Explain the functioning Thermodisc Steam Trap.
Another very popular type of trap is the thermodisc trap, a rugged, simple, and easy-to-maintain trap. The only moving part is a disc. These traps have a disc that rises and falls depending on the variations in pressure between steam and condensate.
When condensate is present, it nudges the disc aside and drains. As condensate builds up it reduces the pressure in the upper chamber and allows the disc to move up for condensate discharge. Because the downstream side of the trap is lower in pressure than the upstream side, some of the condensate will flash into steam as the condensate reaches saturation temperature. Flash steam will escape to the area above the disc.
After the condensate has drained, steam velocity across the trap will increase, causing a sudden drop in pressure under the disc and snapping it closed. Steam will tend to keep the disc down or closed.

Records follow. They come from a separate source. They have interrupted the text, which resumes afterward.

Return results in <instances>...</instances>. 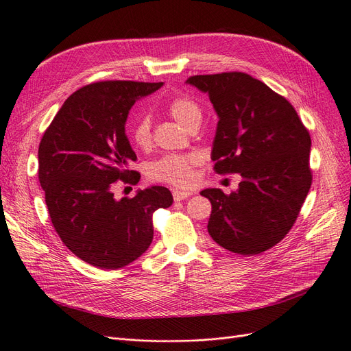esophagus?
<instances>
[{
	"instance_id": "esophagus-1",
	"label": "esophagus",
	"mask_w": 351,
	"mask_h": 351,
	"mask_svg": "<svg viewBox=\"0 0 351 351\" xmlns=\"http://www.w3.org/2000/svg\"><path fill=\"white\" fill-rule=\"evenodd\" d=\"M191 195H192V193L186 192V191H173V199L175 201H184Z\"/></svg>"
}]
</instances>
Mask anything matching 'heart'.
Here are the masks:
<instances>
[{
    "label": "heart",
    "mask_w": 351,
    "mask_h": 351,
    "mask_svg": "<svg viewBox=\"0 0 351 351\" xmlns=\"http://www.w3.org/2000/svg\"><path fill=\"white\" fill-rule=\"evenodd\" d=\"M167 112L186 127L199 125L201 108L198 102L186 94L173 97L167 104ZM130 137L138 149H147L152 143V120L149 114H141L130 130ZM197 154H166L150 163L147 175L156 182H163L178 188H189L195 179V167L199 165Z\"/></svg>",
    "instance_id": "heart-1"
}]
</instances>
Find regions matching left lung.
<instances>
[{
    "label": "left lung",
    "mask_w": 351,
    "mask_h": 351,
    "mask_svg": "<svg viewBox=\"0 0 351 351\" xmlns=\"http://www.w3.org/2000/svg\"><path fill=\"white\" fill-rule=\"evenodd\" d=\"M218 114L213 160L218 175L240 173L237 192L204 189L208 232L243 256L263 253L288 234L313 184L311 137L292 104L243 72L195 75Z\"/></svg>",
    "instance_id": "1"
}]
</instances>
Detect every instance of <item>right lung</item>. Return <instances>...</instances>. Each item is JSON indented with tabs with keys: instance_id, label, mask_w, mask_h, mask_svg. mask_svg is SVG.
Segmentation results:
<instances>
[{
	"instance_id": "add662e5",
	"label": "right lung",
	"mask_w": 351,
	"mask_h": 351,
	"mask_svg": "<svg viewBox=\"0 0 351 351\" xmlns=\"http://www.w3.org/2000/svg\"><path fill=\"white\" fill-rule=\"evenodd\" d=\"M163 82L101 81L64 101L38 146V182L56 232L81 261L120 269L145 253L153 240V213L173 202L165 186L117 201L114 184L136 185L140 173L125 136L130 108Z\"/></svg>"
}]
</instances>
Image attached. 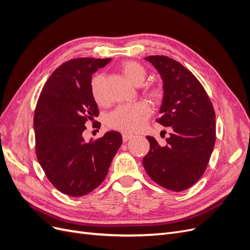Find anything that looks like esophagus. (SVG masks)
I'll return each mask as SVG.
<instances>
[{"mask_svg":"<svg viewBox=\"0 0 250 250\" xmlns=\"http://www.w3.org/2000/svg\"><path fill=\"white\" fill-rule=\"evenodd\" d=\"M132 138H133V135H132V134H129V133H127V132L123 133V141H124V142L129 141V140H130V139H132Z\"/></svg>","mask_w":250,"mask_h":250,"instance_id":"1","label":"esophagus"}]
</instances>
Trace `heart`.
Returning <instances> with one entry per match:
<instances>
[{
	"label": "heart",
	"instance_id": "obj_1",
	"mask_svg": "<svg viewBox=\"0 0 250 250\" xmlns=\"http://www.w3.org/2000/svg\"><path fill=\"white\" fill-rule=\"evenodd\" d=\"M120 71L125 78L134 85H140L146 77V71L135 62L129 60L120 65ZM104 76L102 74H96L90 80V93L93 99L98 104L105 102L103 93ZM148 96L153 102H162L165 97V90L160 85L151 86L148 89ZM150 107L146 103L137 102L130 105H123L113 110L108 117V125L123 132H137L145 126L150 117Z\"/></svg>",
	"mask_w": 250,
	"mask_h": 250
}]
</instances>
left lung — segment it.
Returning <instances> with one entry per match:
<instances>
[{"mask_svg": "<svg viewBox=\"0 0 250 250\" xmlns=\"http://www.w3.org/2000/svg\"><path fill=\"white\" fill-rule=\"evenodd\" d=\"M145 59L164 81L163 116L157 122L169 128L170 137L164 145L147 137L150 150L143 158L144 168L161 187L185 191L208 167L216 142L215 110L199 80L180 62L163 55Z\"/></svg>", "mask_w": 250, "mask_h": 250, "instance_id": "8db88e82", "label": "left lung"}]
</instances>
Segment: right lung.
<instances>
[{
	"label": "right lung",
	"mask_w": 250,
	"mask_h": 250,
	"mask_svg": "<svg viewBox=\"0 0 250 250\" xmlns=\"http://www.w3.org/2000/svg\"><path fill=\"white\" fill-rule=\"evenodd\" d=\"M110 58H74L52 73L34 112L35 152L50 183L62 193L80 197L94 191L107 175L123 143L118 131L86 143V122L97 123L98 105L90 93L92 75ZM97 123L93 127H99Z\"/></svg>",
	"instance_id": "add662e5"
}]
</instances>
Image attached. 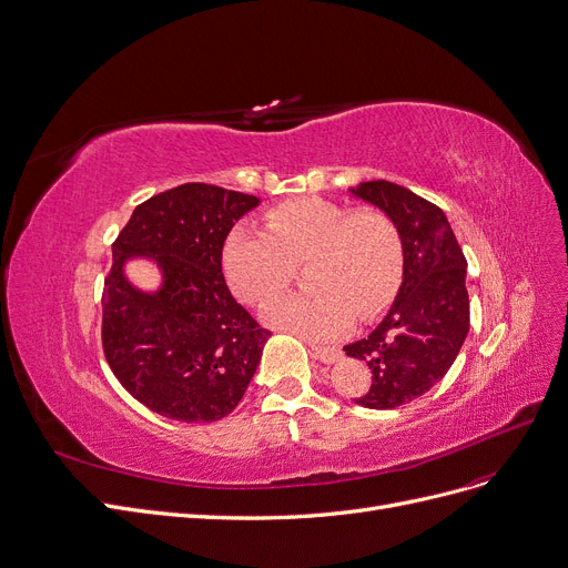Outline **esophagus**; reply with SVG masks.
I'll return each mask as SVG.
<instances>
[{"mask_svg":"<svg viewBox=\"0 0 568 568\" xmlns=\"http://www.w3.org/2000/svg\"><path fill=\"white\" fill-rule=\"evenodd\" d=\"M311 353H313V358L325 363V365L337 363L339 355H342L339 348H334V346H313V344H311Z\"/></svg>","mask_w":568,"mask_h":568,"instance_id":"34e87169","label":"esophagus"}]
</instances>
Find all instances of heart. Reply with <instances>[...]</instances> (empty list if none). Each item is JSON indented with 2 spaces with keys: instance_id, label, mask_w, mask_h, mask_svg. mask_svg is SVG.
I'll list each match as a JSON object with an SVG mask.
<instances>
[{
  "instance_id": "heart-1",
  "label": "heart",
  "mask_w": 568,
  "mask_h": 568,
  "mask_svg": "<svg viewBox=\"0 0 568 568\" xmlns=\"http://www.w3.org/2000/svg\"><path fill=\"white\" fill-rule=\"evenodd\" d=\"M266 231L234 226L222 250L229 287L245 304H262L306 266L311 295H285L264 308V321L297 337L323 342L355 316L379 311L400 283L403 245L382 210H353L308 196L271 207Z\"/></svg>"
}]
</instances>
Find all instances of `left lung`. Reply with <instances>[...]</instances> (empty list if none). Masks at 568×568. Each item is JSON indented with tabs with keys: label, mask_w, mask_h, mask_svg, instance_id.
Masks as SVG:
<instances>
[{
	"label": "left lung",
	"mask_w": 568,
	"mask_h": 568,
	"mask_svg": "<svg viewBox=\"0 0 568 568\" xmlns=\"http://www.w3.org/2000/svg\"><path fill=\"white\" fill-rule=\"evenodd\" d=\"M351 194L384 210L403 243V285L390 311L365 339L344 346L372 369V386L355 403L395 409L443 379L466 342L468 262L443 210L407 186L372 180Z\"/></svg>",
	"instance_id": "8db88e82"
}]
</instances>
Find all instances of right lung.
<instances>
[{"instance_id": "add662e5", "label": "right lung", "mask_w": 568, "mask_h": 568, "mask_svg": "<svg viewBox=\"0 0 568 568\" xmlns=\"http://www.w3.org/2000/svg\"><path fill=\"white\" fill-rule=\"evenodd\" d=\"M257 196L189 182L140 203L112 245L102 290V348L119 384L152 412L186 424L236 409L271 332L231 297L222 247ZM152 258L164 283L138 291L122 266Z\"/></svg>"}]
</instances>
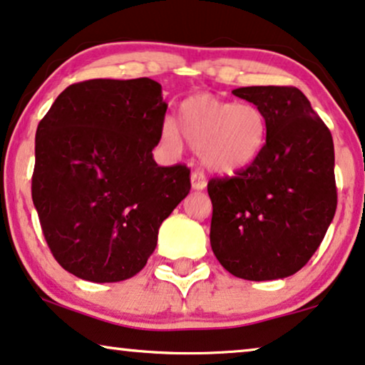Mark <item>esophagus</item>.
Here are the masks:
<instances>
[{
	"mask_svg": "<svg viewBox=\"0 0 365 365\" xmlns=\"http://www.w3.org/2000/svg\"><path fill=\"white\" fill-rule=\"evenodd\" d=\"M192 188L193 190H203V188L207 187V178L205 175H203L202 172H198V170H195V172L192 173Z\"/></svg>",
	"mask_w": 365,
	"mask_h": 365,
	"instance_id": "esophagus-1",
	"label": "esophagus"
}]
</instances>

The pressure on both sides of the disc will be approximately equal. However, the disc is held closed because the area above the disc being acted on by the steam is larger than the area being acted on below the disc.
As the steam on the downstream side of the trap condenses, pressure will drop. When it drops low enough, the disc can be nudged off its seat and the process repeated. Pressure can also be relieved as air is removed via a micro-bleed path etched into the disc.

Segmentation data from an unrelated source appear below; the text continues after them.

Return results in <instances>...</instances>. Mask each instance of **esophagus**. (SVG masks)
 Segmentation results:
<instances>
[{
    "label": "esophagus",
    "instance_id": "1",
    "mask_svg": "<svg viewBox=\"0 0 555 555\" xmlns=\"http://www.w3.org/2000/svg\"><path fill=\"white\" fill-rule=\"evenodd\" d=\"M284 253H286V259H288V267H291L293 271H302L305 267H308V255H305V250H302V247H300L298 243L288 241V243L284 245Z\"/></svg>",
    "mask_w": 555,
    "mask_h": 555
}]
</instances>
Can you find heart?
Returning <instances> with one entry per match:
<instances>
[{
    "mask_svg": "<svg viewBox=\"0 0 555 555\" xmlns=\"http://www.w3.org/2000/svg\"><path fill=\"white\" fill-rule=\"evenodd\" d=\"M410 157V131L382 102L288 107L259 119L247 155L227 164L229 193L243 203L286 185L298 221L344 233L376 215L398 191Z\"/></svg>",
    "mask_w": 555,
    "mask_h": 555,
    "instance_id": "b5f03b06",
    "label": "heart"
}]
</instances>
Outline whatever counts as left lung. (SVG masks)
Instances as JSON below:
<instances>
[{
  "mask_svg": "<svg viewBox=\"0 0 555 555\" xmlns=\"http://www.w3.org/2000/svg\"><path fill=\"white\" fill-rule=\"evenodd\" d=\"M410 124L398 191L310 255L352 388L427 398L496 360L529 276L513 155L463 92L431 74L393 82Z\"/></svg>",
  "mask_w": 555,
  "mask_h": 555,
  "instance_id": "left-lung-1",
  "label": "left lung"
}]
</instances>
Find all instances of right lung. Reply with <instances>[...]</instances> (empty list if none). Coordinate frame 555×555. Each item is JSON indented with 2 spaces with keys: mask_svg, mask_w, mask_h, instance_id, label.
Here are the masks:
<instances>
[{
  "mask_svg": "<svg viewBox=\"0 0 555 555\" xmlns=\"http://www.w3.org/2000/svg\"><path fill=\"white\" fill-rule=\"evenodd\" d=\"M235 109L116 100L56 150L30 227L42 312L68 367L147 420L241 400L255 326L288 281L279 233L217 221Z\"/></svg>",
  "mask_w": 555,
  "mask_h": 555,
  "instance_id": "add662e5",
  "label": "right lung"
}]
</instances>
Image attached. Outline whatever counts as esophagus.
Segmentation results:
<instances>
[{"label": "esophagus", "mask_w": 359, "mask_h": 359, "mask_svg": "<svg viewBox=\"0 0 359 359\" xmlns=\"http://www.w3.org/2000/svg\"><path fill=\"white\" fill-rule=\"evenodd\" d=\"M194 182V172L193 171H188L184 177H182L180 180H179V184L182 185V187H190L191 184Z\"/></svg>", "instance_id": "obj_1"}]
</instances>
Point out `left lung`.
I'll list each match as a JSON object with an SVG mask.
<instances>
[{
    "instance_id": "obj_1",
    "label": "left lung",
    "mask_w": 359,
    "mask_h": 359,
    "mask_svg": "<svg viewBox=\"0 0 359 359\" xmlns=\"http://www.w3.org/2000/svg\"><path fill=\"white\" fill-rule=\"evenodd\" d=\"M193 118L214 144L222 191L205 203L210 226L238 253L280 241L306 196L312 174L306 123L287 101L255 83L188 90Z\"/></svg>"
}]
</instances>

Based on how this trap operates, we can see that it is well suited for outdoor, high-pressure, and water-hammer-type applications. Because of its size and the design of the disc, you can see that this type is not as efficient at removing air. Also, the path is small and can easily become clogged. Therefore, a strainer should be used upstream of this trap.
Explain the functioning Orifice Steam Trap.

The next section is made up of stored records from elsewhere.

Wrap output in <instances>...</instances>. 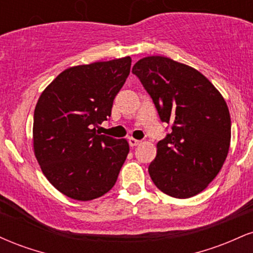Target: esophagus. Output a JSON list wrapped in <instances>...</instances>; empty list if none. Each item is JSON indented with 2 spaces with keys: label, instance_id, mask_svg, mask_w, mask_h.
<instances>
[{
  "label": "esophagus",
  "instance_id": "obj_1",
  "mask_svg": "<svg viewBox=\"0 0 253 253\" xmlns=\"http://www.w3.org/2000/svg\"><path fill=\"white\" fill-rule=\"evenodd\" d=\"M128 143H129V146L130 147H135V146H138V145H140L141 141L140 140H136V139H134V138H129L128 139Z\"/></svg>",
  "mask_w": 253,
  "mask_h": 253
}]
</instances>
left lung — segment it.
Listing matches in <instances>:
<instances>
[{"label":"left lung","instance_id":"1","mask_svg":"<svg viewBox=\"0 0 253 253\" xmlns=\"http://www.w3.org/2000/svg\"><path fill=\"white\" fill-rule=\"evenodd\" d=\"M132 72L171 126L157 144L149 173L159 190L176 199L195 196L221 170L231 143L225 100L201 72L167 57L138 60Z\"/></svg>","mask_w":253,"mask_h":253}]
</instances>
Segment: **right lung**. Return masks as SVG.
Returning <instances> with one entry per match:
<instances>
[{
	"mask_svg": "<svg viewBox=\"0 0 253 253\" xmlns=\"http://www.w3.org/2000/svg\"><path fill=\"white\" fill-rule=\"evenodd\" d=\"M130 57L64 70L34 110L33 146L43 175L64 195L97 199L114 187L129 146L101 134L130 71Z\"/></svg>",
	"mask_w": 253,
	"mask_h": 253,
	"instance_id": "1",
	"label": "right lung"
}]
</instances>
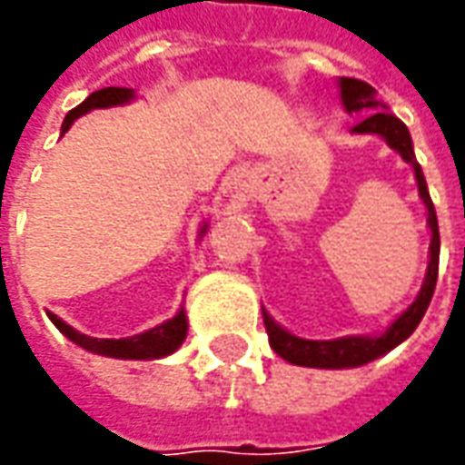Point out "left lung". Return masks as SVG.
<instances>
[{"instance_id":"1","label":"left lung","mask_w":465,"mask_h":465,"mask_svg":"<svg viewBox=\"0 0 465 465\" xmlns=\"http://www.w3.org/2000/svg\"><path fill=\"white\" fill-rule=\"evenodd\" d=\"M339 84H341V99L346 112L363 116L353 126V132L379 134V136L386 139L391 149H396L413 166L420 199H423L426 209H429L430 262L429 272H426V282L420 286V293L416 296V302L411 303L409 309L401 313L386 331L381 333V336H373V339L371 336H346V339H333V341H309V339H299L293 333L283 331L269 313H263V326H266V333H269L272 349L282 359L289 361V363L312 366V369H353V366H363V363L389 353L391 349H396L401 341H406L411 333L416 331V326H419L423 313L429 309L430 296H433V289H436V279H439V222H436V209H433V202H430L423 172H420L419 162H416V153H413V143H411V134L406 129V124L401 122L396 114H391L389 106L381 99L379 92L371 84H366V82L341 76Z\"/></svg>"}]
</instances>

An orifice trap is rather simple; there are no moving parts, just a plate with a small orifice. Fixed orifice traps contain a set orifice in the trap body and continually discharge condensate. They are said to be self-regulating. As the rate of condensation decreases, the condensate temperature will increase, causing a throttling in the orifice and reducing capacity due to steam flashing on the downstream side. An increased load will decrease flashing and the orifice capacity will become greater.
Knowing just that, we can see that it can only be used in applications that operate continuously and have a constant load. It will not be able to handle air and condensate at the same time, and will allow some steam to pass. It may also back up condensate on start-up if the warm-up load is not considered.
There is the possibility that on light loads these traps will pass live steam. There is also a tendency to waterlog under wide load variations. They can become clogged due to particulate build-up in the orifice and at times impurities can cause an erosion and damage the orifice size, causing a blow-by of steam.
If it is sized for the start-up load, it may be too small for the running load, so sizing is critical. This is a trap that can easily become plugged. It would not be the best choice for an HVAC application or an application with a varying load.